» EXERCISE:
Excluding pictures, what does the listing below contain from the line with "GEN COMBO ETHICAL" up to and including the line with "円形状継目なしパターン Case-Mate iPhoneケース (裏面(横))", word for word?

» EXERCISE INPUT:
<<<<

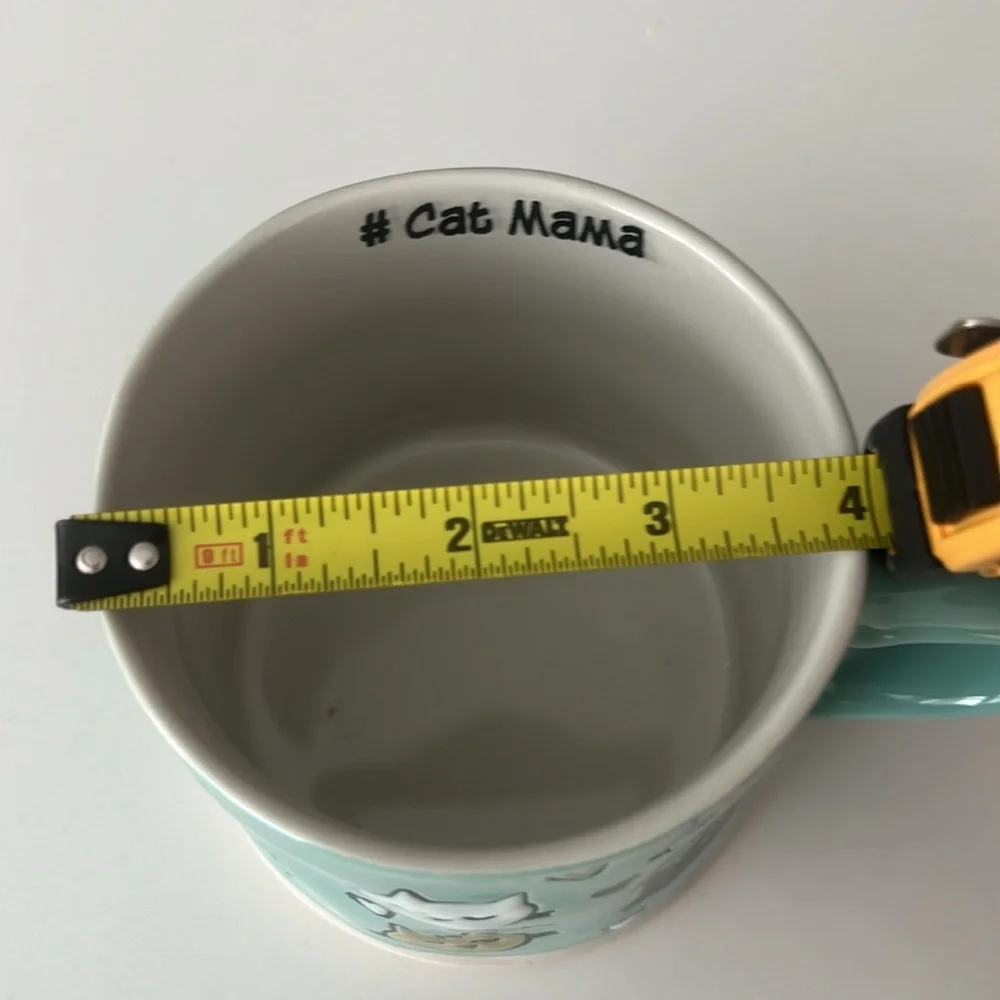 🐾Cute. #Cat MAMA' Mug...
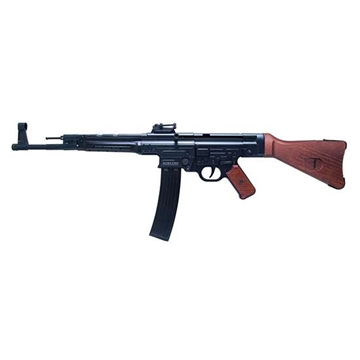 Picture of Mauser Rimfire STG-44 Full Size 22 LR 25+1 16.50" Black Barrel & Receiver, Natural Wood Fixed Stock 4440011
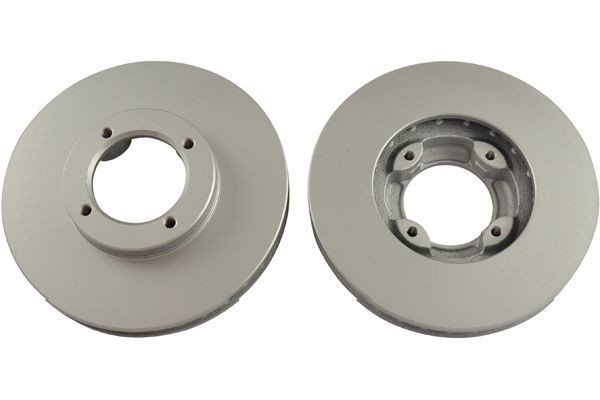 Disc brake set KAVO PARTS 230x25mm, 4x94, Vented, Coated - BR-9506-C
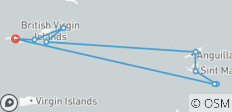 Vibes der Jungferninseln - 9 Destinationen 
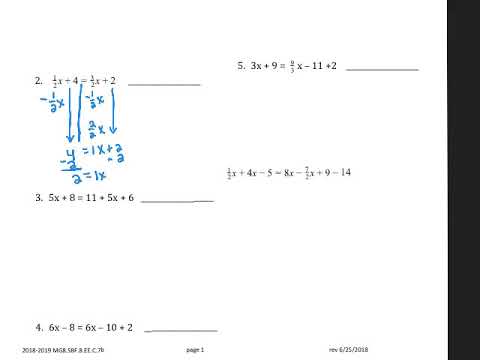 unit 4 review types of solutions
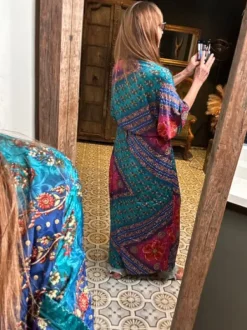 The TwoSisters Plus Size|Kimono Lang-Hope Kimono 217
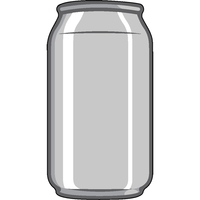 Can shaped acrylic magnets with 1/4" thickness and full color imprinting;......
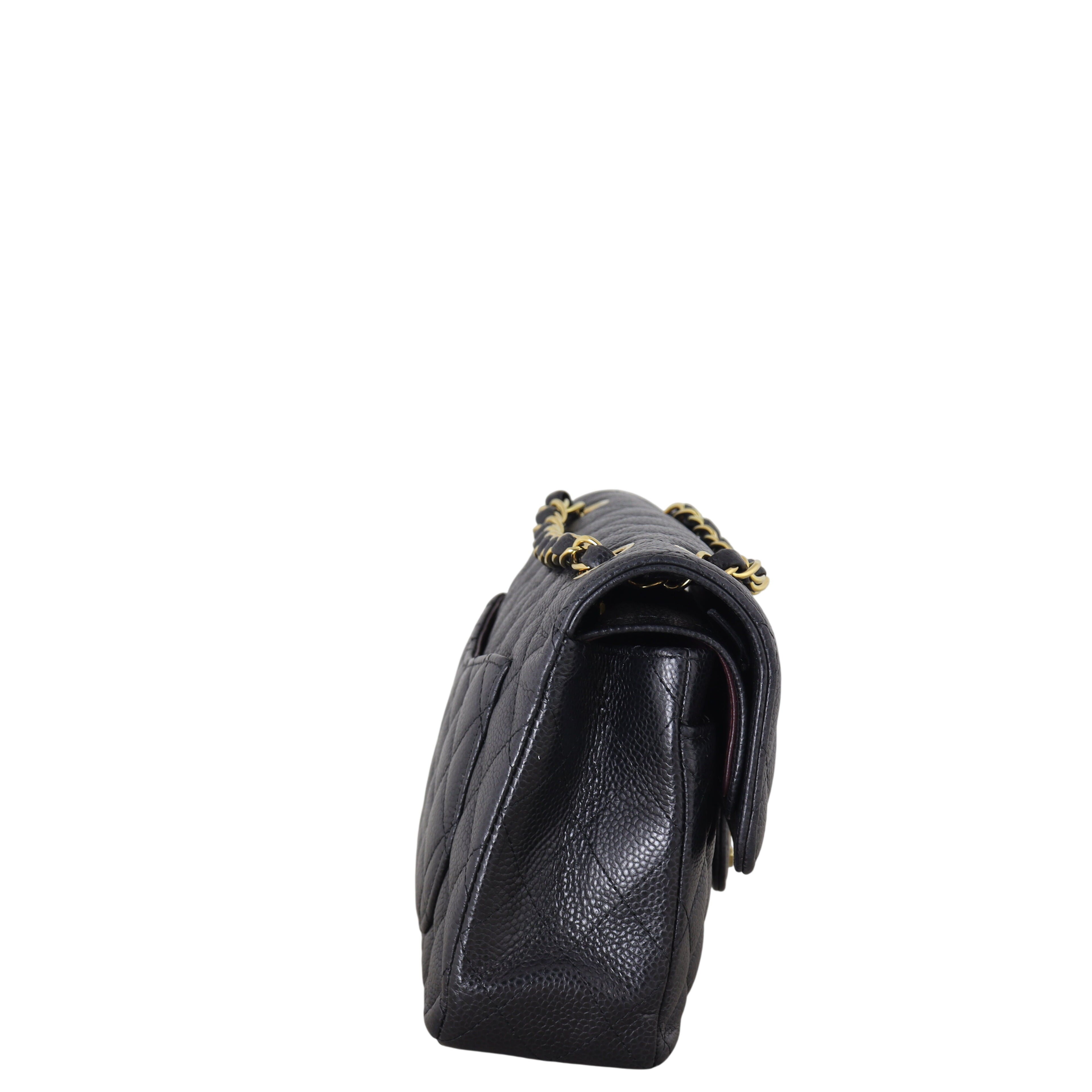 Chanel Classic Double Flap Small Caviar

>>>>
<<<<

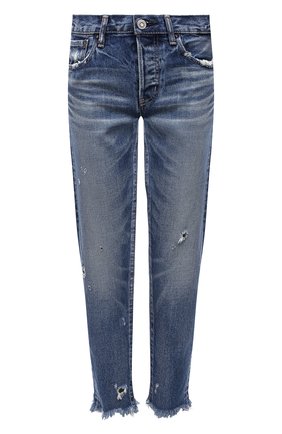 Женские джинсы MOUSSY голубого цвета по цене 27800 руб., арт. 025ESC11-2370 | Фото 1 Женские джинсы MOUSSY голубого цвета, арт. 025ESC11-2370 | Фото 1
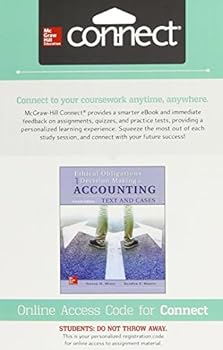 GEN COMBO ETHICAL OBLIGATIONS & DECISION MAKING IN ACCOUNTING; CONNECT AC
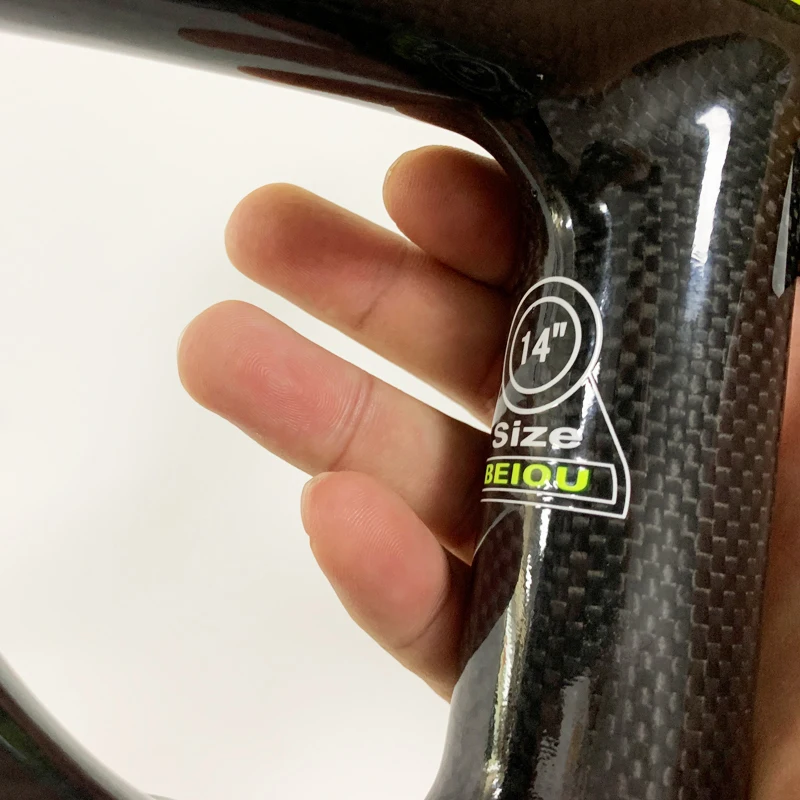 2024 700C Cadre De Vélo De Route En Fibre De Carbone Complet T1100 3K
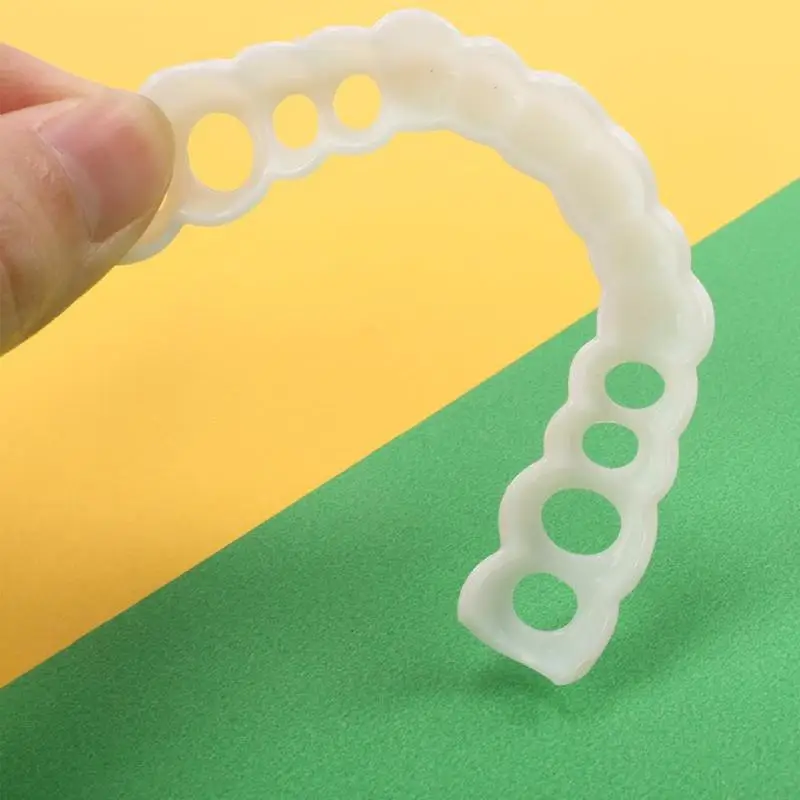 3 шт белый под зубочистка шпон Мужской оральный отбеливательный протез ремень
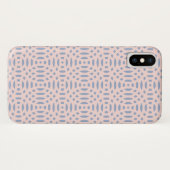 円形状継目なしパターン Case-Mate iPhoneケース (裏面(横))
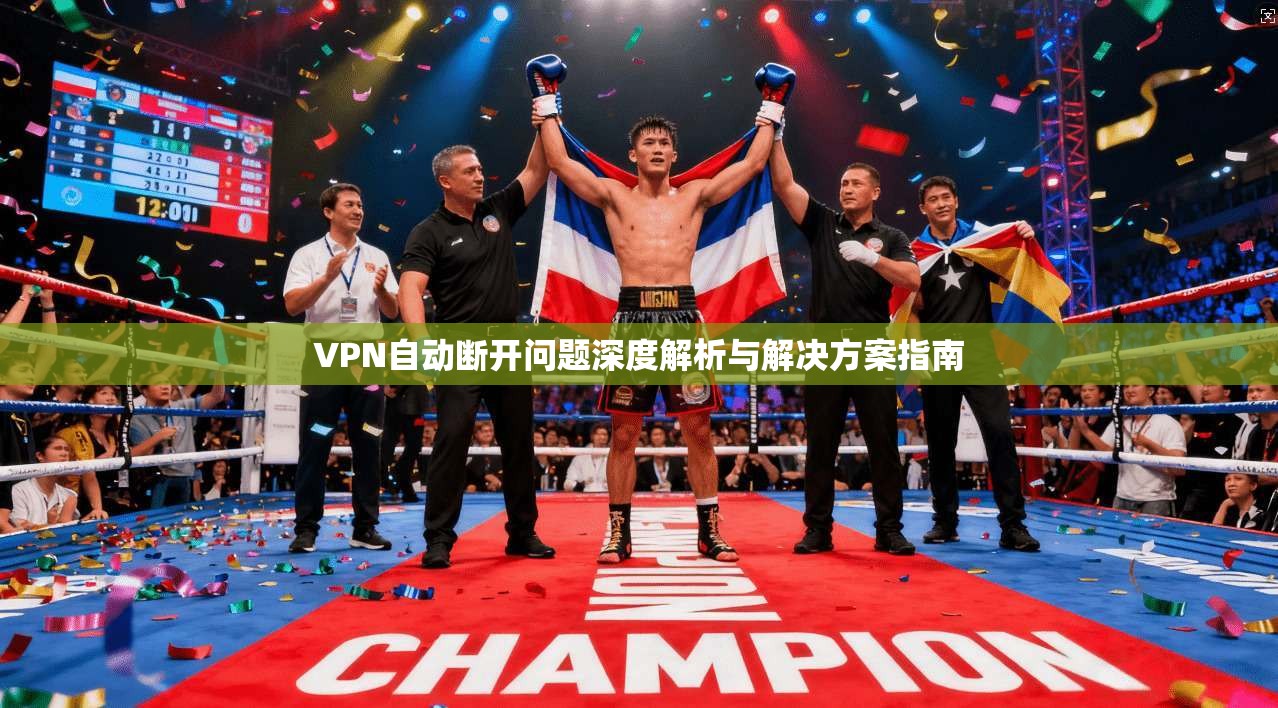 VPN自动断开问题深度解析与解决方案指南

>>>>
<<<<

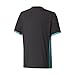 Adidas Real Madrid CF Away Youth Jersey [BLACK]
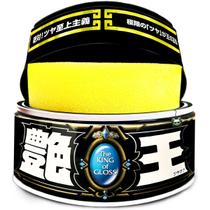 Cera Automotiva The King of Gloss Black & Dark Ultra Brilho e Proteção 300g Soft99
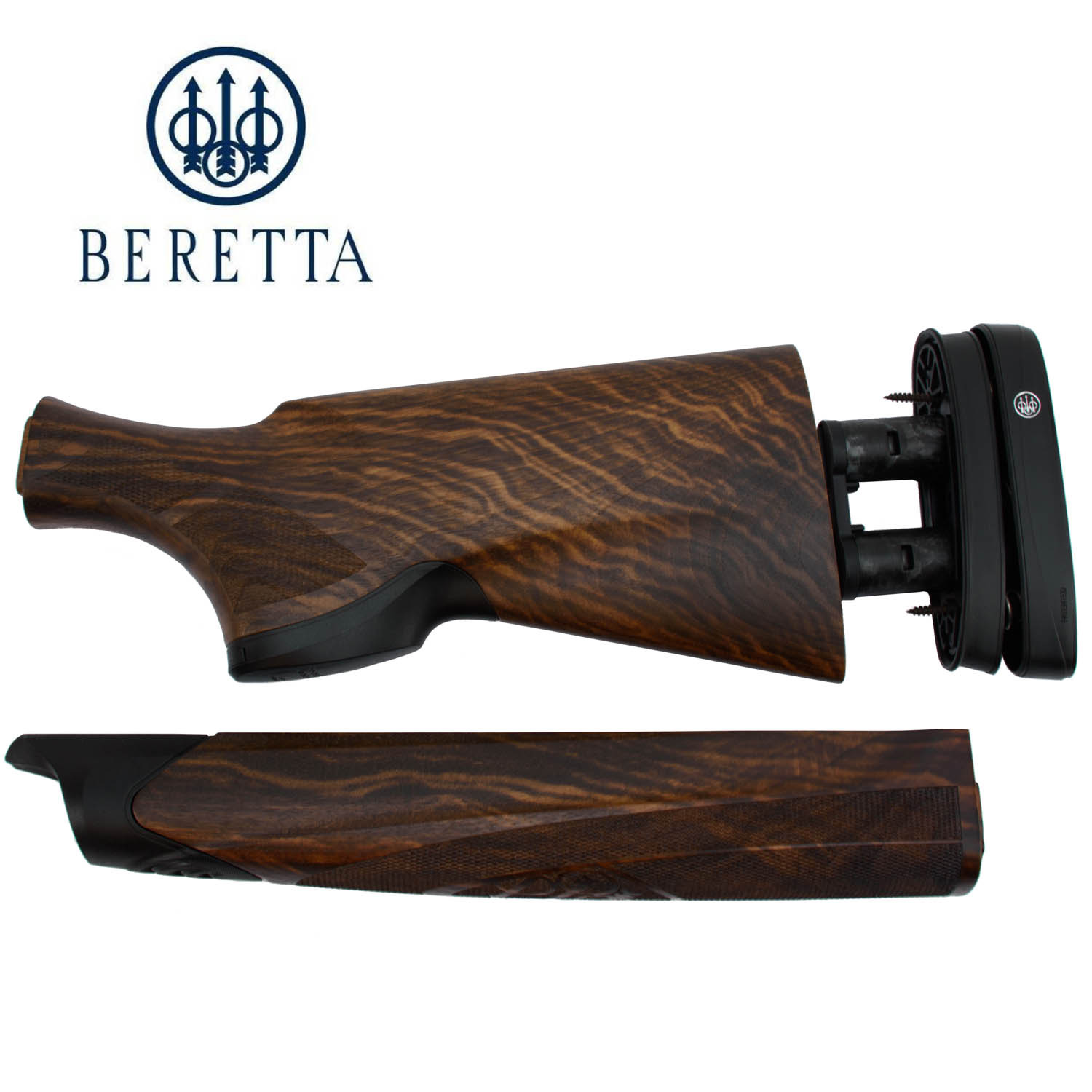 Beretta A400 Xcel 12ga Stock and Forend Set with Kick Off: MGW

>>>>

» WRITTEN SOLUTION:
 GEN COMBO ETHICAL OBLIGATIONS & DECISION MAKING IN ACCOUNTING; CONNECT AC
 2024 700C Cadre De Vélo De Route En Fibre De Carbone Complet T1100 3K
 3 шт белый под зубочистка шпон Мужской оральный отбеливательный протез ремень
 円形状継目なしパターン Case-Mate iPhoneケース (裏面(横))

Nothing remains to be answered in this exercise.